Pivot Jonathan and I were recently working on support for Google Chrome in Pivotal Tracker. Tracker’s extensive JsUnit test suite made this a lot easier.
Here’s some quick notes I took on the issues we ran into.
Don’t try to directly mock the ‘reset’ method on a Form Element
This was the original mocking code in one of our JsUnit tests:
var resetCalled = false;
widget._uploadForm.reset = function() { resetCalled = true; };
This permanently blew away the “reset” method, so it was undefined when called in a subsequent. To fix it, we did this in our form builder method:
var element = Element.create("form");
element.nativeReset = element.reset;
element.reset = function() { element.nativeReset() };
Hash keys sort differently
We had a testHash.keys() being compared to a hardcoded array. Chrome sorted the keys differently (apparently non-deterministically, so we had to do an explicit sort:
assertArrayEquals(['10001', '10002', '10003', 'endOfList'].sort(), $H(itemListWidget.draggables).keys().sort());
It wasn’t good to depend on the keys order in the first place, but it worked under IE, Firefox, and Safari.
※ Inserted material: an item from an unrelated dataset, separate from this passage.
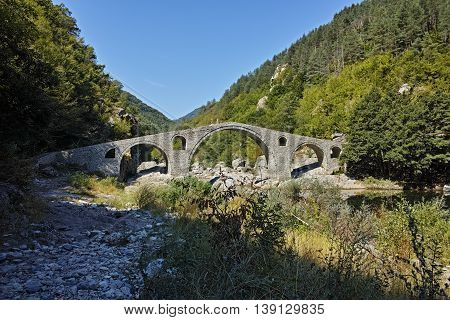 Reflection of The Devil's Bridge in Arda river and Rhodopes mountain, Kardzhali Region, Bulgaria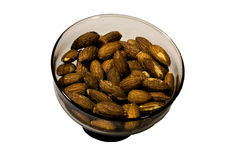 Bowl of Almonds. A grey glass bowl of almonds Stock Photo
The same hash sorting bug bit us in a much more obscure way. There was some threading test code that simulated timeouts/concurrency using a mock clock. Previously, the test code was dependent on the order in which the functions were added to a hash the mock “clock”. This broke with a different hash sorting order. We had to simulate some additional “ticks” to make the test pass.
Mozilla, but not Gecko
The browser string returned for Chrome by one of our utility functions, BrowserDetect.browser(), is “Mozilla”. However, for some of our simulated keypress events in tests, the “Gecko” version did not work.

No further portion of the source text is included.